Par ailleurs, des personnes rapportent être victimes de punitions d’ordre matériel. C’est ainsi qu’en septembre 2024, une personne détenue à Vendin-le-Vieil racontait que des surveillants seraient entrés dans sa cellule avec un balai pour casser le carton faisant office de VMC – celle-ci étant absente – en lui disant « va te plaindre à l’OIP ». Trois mois plus tard, un homme à Paris la Santé expliquait que si le nom de l’OIP figurait sur l’envers du courrier, l’administration prenait des mesures de rétorsion, comme celles de lui refuser l’accès à une activité ou au culte. À Liancourt, un homme relatait en décembre 2025 : « On m’a coupé l’eau, on a pris ma plaque chauffante et coupé l’électricité, suite à notre appel, la veille. »

Ces pressions s’exerceraient également à l’encontre des personnes incarcérées qui contactent le Défenseur des droits et le Contrôleur général des lieux de privation de liberté (CGLPL). Dès 2013, ce dernier avait dénoncé les sanctions infligées aux personnes détenues dites « procédurières » : « Le contrôleur général est convaincu que de nombreuses personnes craignent des représailles si elles le saisissent, voire en sont activement dissuadées », pouvait-on lire dans son rapport d’activité. Ce constat avait abouti à la création en 2014 d’un délit d’entrave : depuis, le fait de faire obstacle à la mission du Contrôle, en s’opposant aux visites ou à la communication de certains éléments, par des menaces et des représailles prises à l’encontre de toute personne en lien avec l’institution, relève d’une infraction[1]. Néanmoins, le phénomène a toujours lieu, « la majorité préfère ne pas contester la situation, car ils savent qu’ensuite ils en subiront les représailles », décrivait le CGLPL dans son rapport annuel d’activité de 2021. Le témoignage d’une femme au Sud-Francilien reçu en mai 2024 par l’OIP confirme que ces pratiques continuent : « J’ai écrit au CGLPL et au Défenseur des droits sur les humiliations que je vis au quotidien de la part des surveillantes.

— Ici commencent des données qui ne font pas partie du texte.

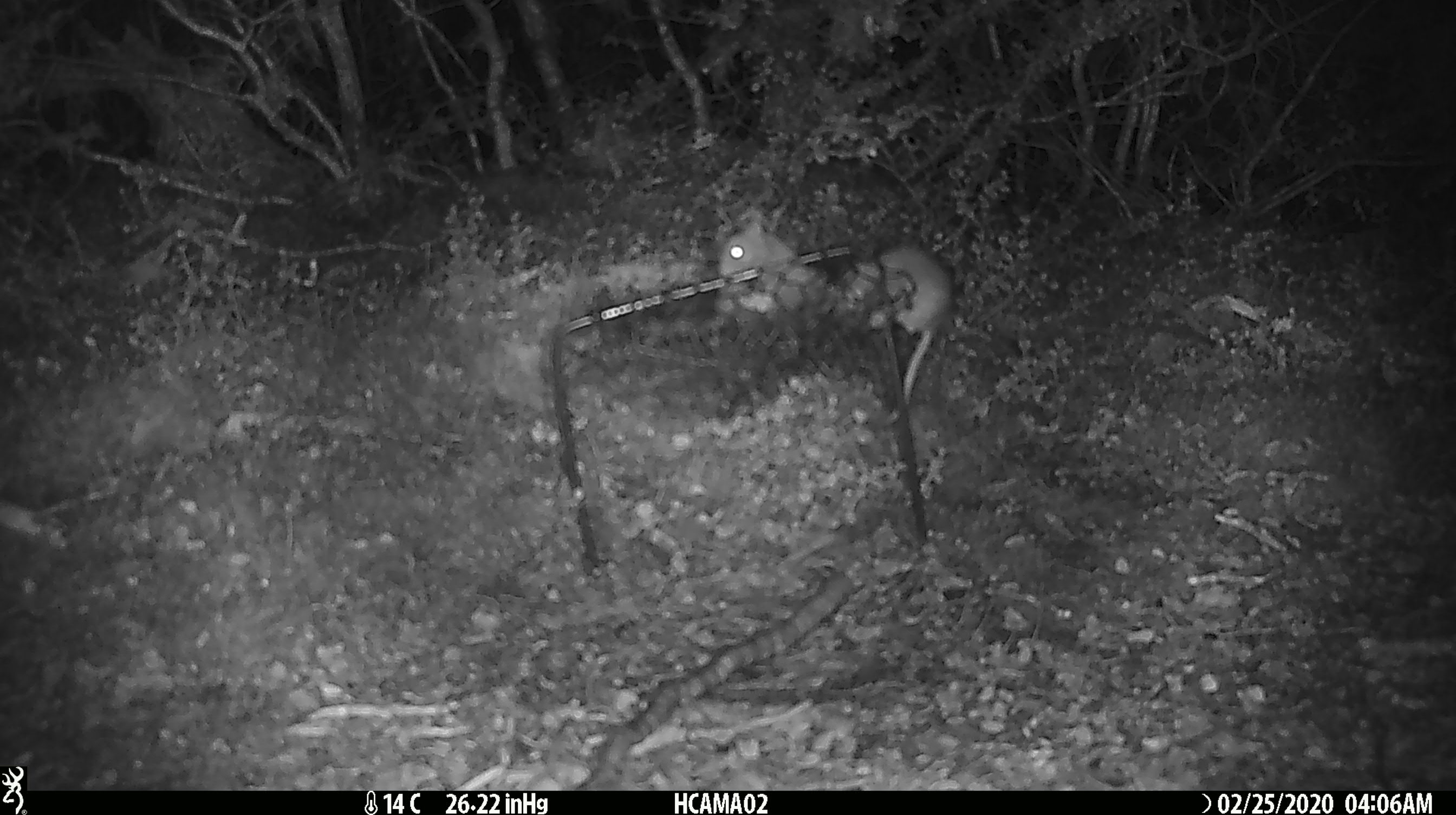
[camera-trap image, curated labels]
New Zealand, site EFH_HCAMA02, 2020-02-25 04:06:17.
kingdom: Animalia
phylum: Chordata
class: Mammalia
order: Rodentia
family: Muridae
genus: Mus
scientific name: Mus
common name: mouse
Mouse (Mus).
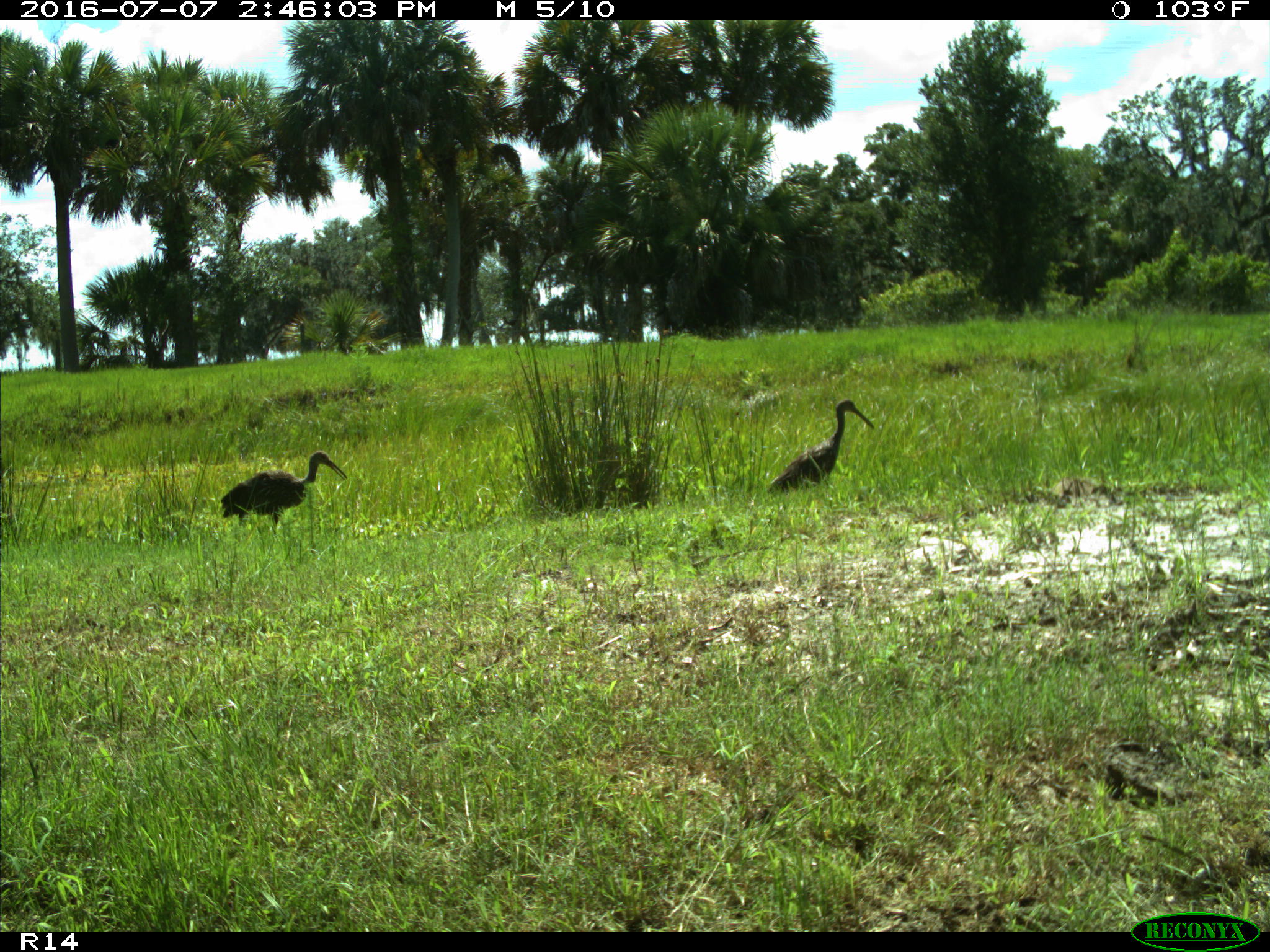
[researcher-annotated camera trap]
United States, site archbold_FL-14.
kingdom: Animalia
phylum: Chordata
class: Aves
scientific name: Aves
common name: birds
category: unidentified bird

Les gradés ont pris mon courrier, l’ont lu et l’ont déchiré. »

Comble de la situation, une personne décrivait à l’OIP les représailles qui avaient suivi ses échanges avec l’association, concluant ainsi son courrier : « Il y a de grandes chances, à 95 %, que l’on me mène la vie dure pour ce courrier aussi. »

par Ana Bourreau-Ramos et Ysé de La Taille

Cet article est paru dans la revue de l’Observatoire international des prisons – DEDANS DEHORS n°129 – Adolescent•es incarcéré•es : une faillite collective

[1] Loi du 26 mai 2014 modifiant la loi du 30 octobre 2007 instituant un Contrôleur général des lieux de privation de liberté (CGLPL).